Dicevo, ho scoperto cosa si fa alla motorizzazione. Una valanga di pre-adolescenti, adolescenti e post-adolescenti chiedeva il foglio rosa. Si riconoscevano dai pantaloni a vita molto più bassa del prevedibile e in taluni casi molto più bassa dell’auspicabile, in altri pochi e lodevoli casi, stava proprio al punto giusto per mostrare quello che andava mostrato. Ad esempio una specie di perizoma rosso. Ottimo perizoma rosso, senza pizzi che fanno tanto Nonna Papera. Lo dico per le mie adoranti lettrici, con i pizzi non mi piacete. La meravigliosa perizomata era accompagnata da una mamma fastidiosissima e ossigenata che, con voce rottelmeyer, la mandava dal tabaccaio a comprare marche da bollo e alla posta a fare versamenti, strillando “la prossima volta studi di più!” e aggiungendo, per la gioia dei curiosi, “Sapete, finchè non passa l’esame devo continuare a pagare fogli rosa. Anche se mia figlia ha già fatto un incidente contro un camion”. Secondo me era un tentativo di suicidio causato dall’esistenza di una madre tale.

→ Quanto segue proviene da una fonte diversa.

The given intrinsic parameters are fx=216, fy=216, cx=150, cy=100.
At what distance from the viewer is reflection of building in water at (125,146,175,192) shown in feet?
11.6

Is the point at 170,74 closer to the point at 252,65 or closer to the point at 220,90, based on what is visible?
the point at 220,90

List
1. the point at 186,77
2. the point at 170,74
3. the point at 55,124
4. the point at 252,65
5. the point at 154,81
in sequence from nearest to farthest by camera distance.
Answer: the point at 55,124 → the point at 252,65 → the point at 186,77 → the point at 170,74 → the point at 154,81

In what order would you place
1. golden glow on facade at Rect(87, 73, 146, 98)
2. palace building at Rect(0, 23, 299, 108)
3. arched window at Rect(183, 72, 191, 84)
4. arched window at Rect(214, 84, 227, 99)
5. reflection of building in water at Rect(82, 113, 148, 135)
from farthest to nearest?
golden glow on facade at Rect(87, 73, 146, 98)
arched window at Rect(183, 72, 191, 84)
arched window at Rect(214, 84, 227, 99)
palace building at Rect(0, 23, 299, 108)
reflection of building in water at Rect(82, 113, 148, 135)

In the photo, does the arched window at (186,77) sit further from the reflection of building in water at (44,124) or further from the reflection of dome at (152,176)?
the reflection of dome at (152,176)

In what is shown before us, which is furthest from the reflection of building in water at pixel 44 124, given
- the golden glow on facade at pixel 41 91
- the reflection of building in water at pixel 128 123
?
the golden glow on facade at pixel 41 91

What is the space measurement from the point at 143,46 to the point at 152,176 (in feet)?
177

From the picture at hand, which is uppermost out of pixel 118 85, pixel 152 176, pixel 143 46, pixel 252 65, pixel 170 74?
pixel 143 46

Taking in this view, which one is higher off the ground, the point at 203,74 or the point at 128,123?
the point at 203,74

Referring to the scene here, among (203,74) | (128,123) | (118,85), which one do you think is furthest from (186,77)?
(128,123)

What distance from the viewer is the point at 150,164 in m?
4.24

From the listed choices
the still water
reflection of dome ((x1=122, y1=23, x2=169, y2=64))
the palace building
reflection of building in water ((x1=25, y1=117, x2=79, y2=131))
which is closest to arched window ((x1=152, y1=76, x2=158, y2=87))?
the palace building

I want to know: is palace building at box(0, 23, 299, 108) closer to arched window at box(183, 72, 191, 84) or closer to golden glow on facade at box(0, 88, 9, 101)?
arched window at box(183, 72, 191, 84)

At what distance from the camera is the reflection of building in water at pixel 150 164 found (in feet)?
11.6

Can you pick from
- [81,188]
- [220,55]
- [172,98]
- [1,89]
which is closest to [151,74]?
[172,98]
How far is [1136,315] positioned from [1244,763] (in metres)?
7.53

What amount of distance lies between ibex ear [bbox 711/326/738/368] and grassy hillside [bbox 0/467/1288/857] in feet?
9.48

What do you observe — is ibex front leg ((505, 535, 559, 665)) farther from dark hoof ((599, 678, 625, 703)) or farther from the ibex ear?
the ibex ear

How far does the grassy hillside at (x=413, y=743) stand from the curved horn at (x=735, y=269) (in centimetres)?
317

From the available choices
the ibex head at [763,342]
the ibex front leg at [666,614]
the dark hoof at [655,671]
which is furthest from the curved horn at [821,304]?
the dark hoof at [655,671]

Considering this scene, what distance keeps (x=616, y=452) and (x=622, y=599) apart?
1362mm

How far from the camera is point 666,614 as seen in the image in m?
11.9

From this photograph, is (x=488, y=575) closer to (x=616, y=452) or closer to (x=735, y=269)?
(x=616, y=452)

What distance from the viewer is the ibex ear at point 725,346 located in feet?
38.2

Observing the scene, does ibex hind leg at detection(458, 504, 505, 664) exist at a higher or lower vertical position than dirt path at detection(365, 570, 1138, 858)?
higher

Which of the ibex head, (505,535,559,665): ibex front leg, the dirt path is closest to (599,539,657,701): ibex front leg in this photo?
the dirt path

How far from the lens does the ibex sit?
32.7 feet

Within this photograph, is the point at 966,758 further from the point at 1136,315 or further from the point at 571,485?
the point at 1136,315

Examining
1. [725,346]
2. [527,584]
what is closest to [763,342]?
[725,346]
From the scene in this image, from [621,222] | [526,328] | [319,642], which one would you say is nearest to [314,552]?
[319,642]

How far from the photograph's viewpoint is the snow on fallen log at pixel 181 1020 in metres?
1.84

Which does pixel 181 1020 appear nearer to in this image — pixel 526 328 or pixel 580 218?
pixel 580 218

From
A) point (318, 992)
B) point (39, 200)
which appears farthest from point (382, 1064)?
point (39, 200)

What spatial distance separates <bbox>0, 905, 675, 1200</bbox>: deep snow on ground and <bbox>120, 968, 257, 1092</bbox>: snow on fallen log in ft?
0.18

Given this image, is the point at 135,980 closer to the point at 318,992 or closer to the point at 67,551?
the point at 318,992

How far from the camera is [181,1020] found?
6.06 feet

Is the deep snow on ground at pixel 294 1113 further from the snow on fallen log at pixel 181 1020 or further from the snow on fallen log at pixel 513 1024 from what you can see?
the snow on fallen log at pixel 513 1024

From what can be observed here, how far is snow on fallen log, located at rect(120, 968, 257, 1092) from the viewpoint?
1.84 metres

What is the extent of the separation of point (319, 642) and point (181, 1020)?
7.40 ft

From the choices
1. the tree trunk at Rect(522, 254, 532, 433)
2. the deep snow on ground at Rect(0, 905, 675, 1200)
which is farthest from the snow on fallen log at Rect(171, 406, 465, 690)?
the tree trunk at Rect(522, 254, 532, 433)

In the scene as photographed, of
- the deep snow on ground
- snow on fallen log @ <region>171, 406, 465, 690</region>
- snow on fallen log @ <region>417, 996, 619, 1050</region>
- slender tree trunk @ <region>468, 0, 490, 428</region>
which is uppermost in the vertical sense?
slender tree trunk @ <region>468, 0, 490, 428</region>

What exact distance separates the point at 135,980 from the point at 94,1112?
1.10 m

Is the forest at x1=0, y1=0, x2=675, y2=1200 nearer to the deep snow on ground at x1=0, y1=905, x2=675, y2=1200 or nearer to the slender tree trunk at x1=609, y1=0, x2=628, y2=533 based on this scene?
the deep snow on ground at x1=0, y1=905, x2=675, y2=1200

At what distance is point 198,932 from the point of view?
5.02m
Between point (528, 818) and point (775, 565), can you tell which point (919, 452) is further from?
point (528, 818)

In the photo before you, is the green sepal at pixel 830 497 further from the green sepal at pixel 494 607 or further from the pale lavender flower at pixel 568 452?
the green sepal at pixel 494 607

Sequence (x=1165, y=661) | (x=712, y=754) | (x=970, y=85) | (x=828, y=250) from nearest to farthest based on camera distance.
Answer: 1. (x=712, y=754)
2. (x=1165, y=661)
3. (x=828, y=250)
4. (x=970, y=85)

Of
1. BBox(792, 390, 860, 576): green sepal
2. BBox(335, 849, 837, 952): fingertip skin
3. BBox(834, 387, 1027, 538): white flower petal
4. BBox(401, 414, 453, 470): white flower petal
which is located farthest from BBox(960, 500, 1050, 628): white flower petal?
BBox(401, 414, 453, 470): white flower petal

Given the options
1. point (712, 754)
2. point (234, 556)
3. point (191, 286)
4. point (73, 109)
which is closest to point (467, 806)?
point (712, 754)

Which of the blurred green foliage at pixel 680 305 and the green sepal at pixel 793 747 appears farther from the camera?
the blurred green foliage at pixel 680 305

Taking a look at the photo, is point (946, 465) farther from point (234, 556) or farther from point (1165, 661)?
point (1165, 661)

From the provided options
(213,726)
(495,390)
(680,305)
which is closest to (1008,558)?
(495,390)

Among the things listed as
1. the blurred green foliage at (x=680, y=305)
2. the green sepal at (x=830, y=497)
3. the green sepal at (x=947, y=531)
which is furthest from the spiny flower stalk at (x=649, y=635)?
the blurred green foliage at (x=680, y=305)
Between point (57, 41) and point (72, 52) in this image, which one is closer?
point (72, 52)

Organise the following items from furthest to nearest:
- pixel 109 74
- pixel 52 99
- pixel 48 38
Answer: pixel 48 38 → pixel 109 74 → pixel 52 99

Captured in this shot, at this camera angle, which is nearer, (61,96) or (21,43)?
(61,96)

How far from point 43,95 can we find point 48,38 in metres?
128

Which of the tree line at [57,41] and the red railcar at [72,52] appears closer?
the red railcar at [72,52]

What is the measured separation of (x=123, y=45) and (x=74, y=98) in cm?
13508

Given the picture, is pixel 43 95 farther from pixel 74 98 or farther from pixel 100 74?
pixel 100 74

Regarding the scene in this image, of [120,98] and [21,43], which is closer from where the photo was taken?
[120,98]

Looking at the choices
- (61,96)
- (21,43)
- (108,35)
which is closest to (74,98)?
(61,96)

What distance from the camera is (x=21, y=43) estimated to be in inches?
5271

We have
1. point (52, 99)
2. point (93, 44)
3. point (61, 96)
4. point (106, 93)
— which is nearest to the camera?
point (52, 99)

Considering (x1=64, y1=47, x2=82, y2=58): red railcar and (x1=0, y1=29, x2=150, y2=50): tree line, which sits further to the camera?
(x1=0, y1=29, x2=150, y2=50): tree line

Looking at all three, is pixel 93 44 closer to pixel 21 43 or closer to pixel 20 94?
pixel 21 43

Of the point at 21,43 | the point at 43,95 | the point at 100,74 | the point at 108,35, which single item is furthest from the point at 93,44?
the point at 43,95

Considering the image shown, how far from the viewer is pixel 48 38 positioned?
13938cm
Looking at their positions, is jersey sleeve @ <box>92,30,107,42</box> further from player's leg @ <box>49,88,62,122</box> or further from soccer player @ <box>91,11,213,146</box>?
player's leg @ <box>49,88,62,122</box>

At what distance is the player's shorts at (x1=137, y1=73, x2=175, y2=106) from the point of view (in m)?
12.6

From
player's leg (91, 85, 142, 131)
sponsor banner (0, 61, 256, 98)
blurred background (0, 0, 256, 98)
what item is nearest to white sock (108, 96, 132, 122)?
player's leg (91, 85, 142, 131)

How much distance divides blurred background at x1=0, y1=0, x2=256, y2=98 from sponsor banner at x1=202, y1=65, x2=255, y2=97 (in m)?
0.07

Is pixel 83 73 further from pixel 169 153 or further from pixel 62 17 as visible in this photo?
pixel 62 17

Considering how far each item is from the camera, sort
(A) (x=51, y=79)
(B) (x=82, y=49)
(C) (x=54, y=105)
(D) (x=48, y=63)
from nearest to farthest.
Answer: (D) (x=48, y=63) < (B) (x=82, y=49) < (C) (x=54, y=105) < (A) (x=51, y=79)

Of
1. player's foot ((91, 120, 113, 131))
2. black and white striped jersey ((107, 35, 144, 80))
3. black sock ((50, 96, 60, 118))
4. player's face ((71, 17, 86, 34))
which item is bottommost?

Oltre che per i fogli rosa, si va alla motorizzazione anche perché sono finiti i punti-patente. Il figlio della cicciotta dietro di me, ad esempio, aveva raddoppiato i limiti di velocità consentiti in sopraelevata e in più era senza cintura. Miracolosamente i punti della sua patente erano diventati Z E R O e il poveraccio si ritrovava appiedato. La madre, al telefono con un tale Michele che per me era un amante, biasimava di molto le forze dell’ordine per la crudeltà perpetrata nei confronti del figlio. Il motorizzatore le aveva dato un modulo per il rinnovo della patente, ma lei giustamente osservava che non è rinnovo, perché la patente era stata ritirata. Un attimo di silenzio, il dipendente abbassa gli angoli della bocca e dice “Beh, lei compili il modulo come se la dovesse rinnovare, poi vediamo”. Non ho parole. Una specie di “Facciamo che io sono un mago caldeo e tu la principessa di Betania”


Ad ogni modo finalmente dopo aver reperito l’ultima marca da 1 maledetto euro e 29 bastardissimi centesimi ho consegnato tutti i documenti al competente dipendente di cui sopra. Il tipo alza lo sguardo: “Ci vediamo la settimana prossima”. Come la settimana prossima?! Io PARTO la settimana prossima! L’uomo giura che mercoledì avrò la mia patente.


Riuscirà il nostro eroe a sconfiggere il malvagio motorizzatore? Otterrà il permesso internazionale di guida prima della partenza? Vincerà le inefficienze della Pubblica Amministrazione, che ci mette una settimana per copiare una patente in inglese? E che ne sarà del mirabolante tesoro nascosto all’ultimo piano del grattacielo in cui c’è l’ufficio provinciale della motorizzazione civile (questa è una concessione allo spettacolo)?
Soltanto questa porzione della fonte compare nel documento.